The restaurants on Viking Glory and Viking Grace launched a major food waste campaign in the autumn of 2024. In almost one year, food waste per passenger has been halved on the company’s vessels sailing between Turku and Stockholm. At the end of 2024, food waste was 137 grams per passenger, but now that figure has fallen to 77 grams.
“The outcome of the project surprised us since our goal was to reduce food waste per passenger to under 100 grams. Each year we serve more than 2.3 million guests in the restaurants on Glory and Grace so every gram counts. When less food is wasted, we can invest even more in the quality of our ingredients – for instance, from an environmental perspective, products that are sustainable and locally sourced,” says Viking Line’s Restaurant Manager, Janne Lindholm
The nearly 50 per cent reduction in waste is mostly due to changes made in the kitchen.

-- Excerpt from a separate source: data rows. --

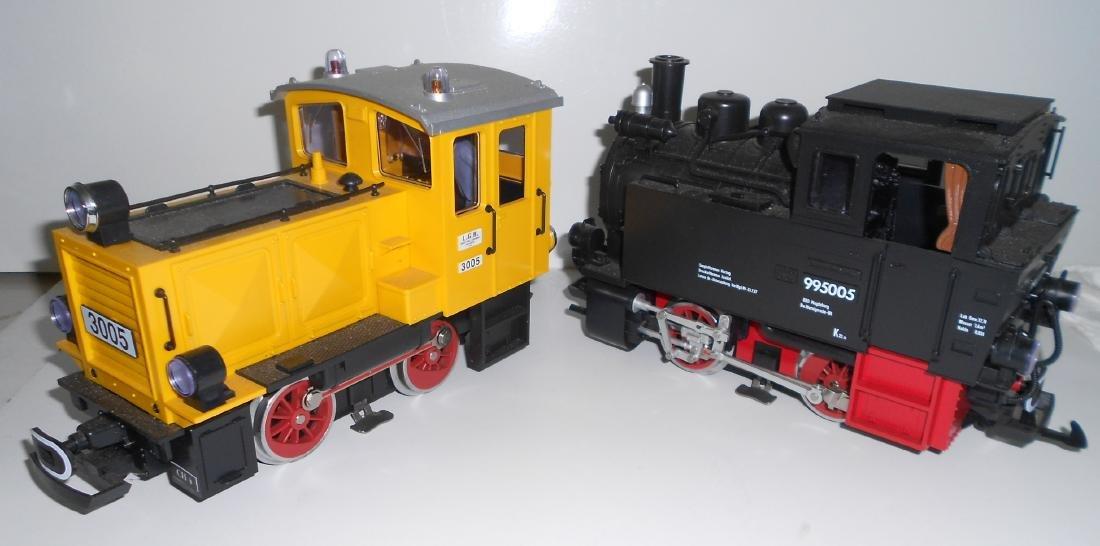 G Scale LGB 2 Locomotives 995005, 3005 - 2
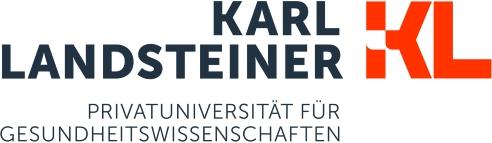Karl Landsteiner Privatuniversität für Gesundheitswissenschaften in Krems, Österreich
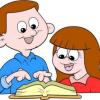 Cuaderno para aprender a leer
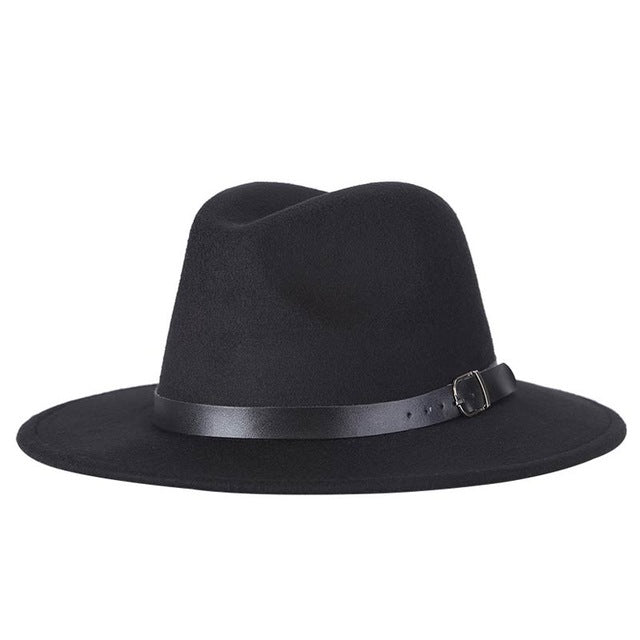 New autumn and winter men's fedora hats unisex solid belt fashion caps large size warm and comfortable adjustable wo cowboy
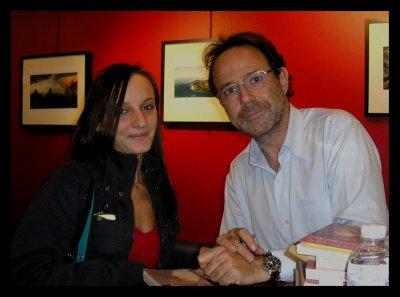 Rencontre avec Marc Lévy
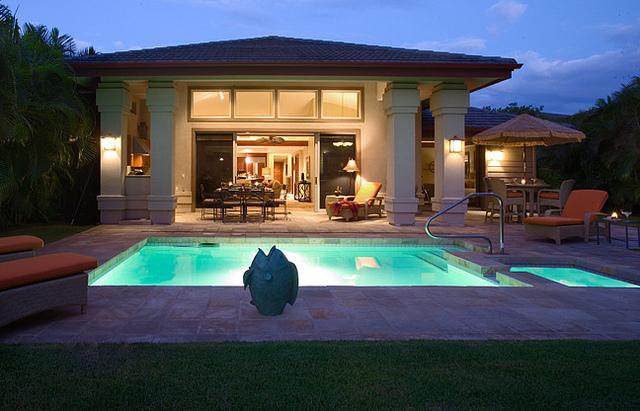 Dom s bazenom, alebo bazen s domom? - Obrázok č. 60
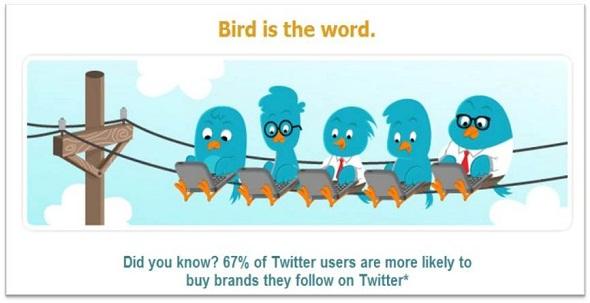 Twitter Brand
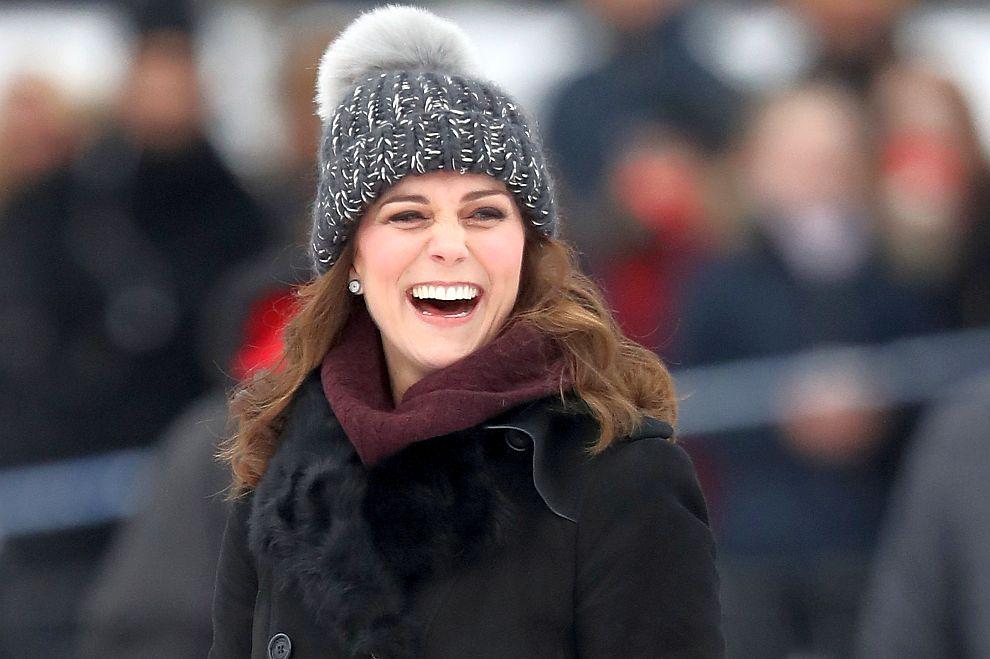 Кейт – херцогинята, която открадна сърцата на британците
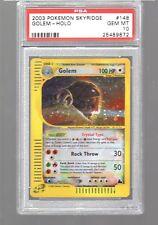 2003 Skyridge 148/144 Crystal GOLEM Secret Rare PSA 10 GEM MINT Pokemon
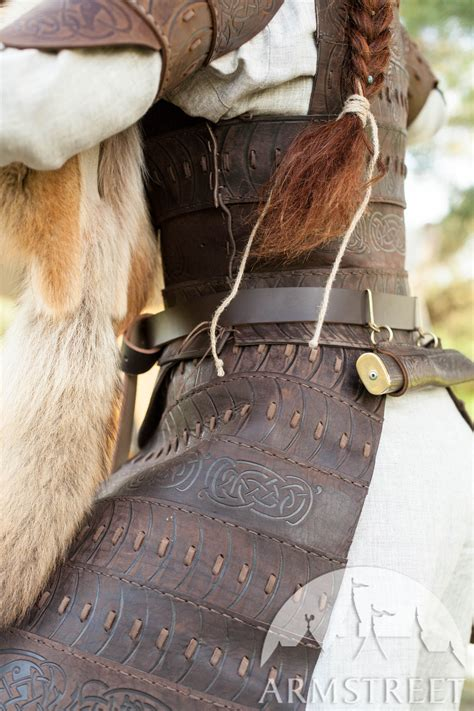 vikings leather armour shieldmaiden   brown leather black leather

When menus are planned, all the different ingredients and dishes are prepared in suitable quantities relative to the number of guests eating in the vessels’ restaurants.
“It’s been fantastic to see how our staff have actively started to come up with ideas to use ingredients even more efficiently. For example, we can use every part of root vegetables, even the last bits, by making stock out of them. We can use the stalks from tomatoes when we make pizza sauces. With the croissants left over from breakfast, we create delicious desserts,” Lindholm adds.
Viking Line’s partner in this project has been the Swedish company Generation Waste, which provided the technology needed to monitor food waste as well as trained and inspired the staff on board. To determine the baseline figure, staff started to weigh and analyze food waste in all the restaurants and in the canteens on Viking Glory and Viking Grace.
Restaurant survey: 58 per cent of Finns value cutting food waste
According to a survey commissioned* by Viking Line, sustainably produced food is an important aspect for 41 per cent of Finns when they make decisions about restaurant visits. Some 58 per cent of Finns think it is important for restaurants to take a sustainable approach, for example by cutting their waste and carbon footprint, and a full 64 per cent think that it is important for dishes to be prepared with locally sourced or Nordic ingredients.
“We see in our restaurants every day how a sustainable approach is increasingly important. People are much more interested in where their food and ingredients are sourced from than before, and we often get questions about that. People actually make sustainable choices when we make it easy enough for them and provide information – the results from our food waste project show this in practical terms,” says Lindholm.
It is not possible to eliminate all food waste in restaurant operations. Food waste from Viking Grace, Viking Glory and Viking XPRS on the Helsinki–Tallinn route is used as material to produce biogas.
“From an environmental perspective, it’s best that the remaining food waste is converted into a carbon-neutral fuel that replaces fossil fuels. This biogas can also be used as fuel on our vessels that serve the Turku route,” says Viking Line’s Sustainability Manager, Dani Lindberg.
* Viking Line commissioned a survey of Finns’ attitudes to eating in restaurants. In the survey, which was conducted by Kuulas Helsinki early this summer, a total of 2,000 Finns were interviewed, with the respondents, ages 18–74, making up a representative sample of the country’s population.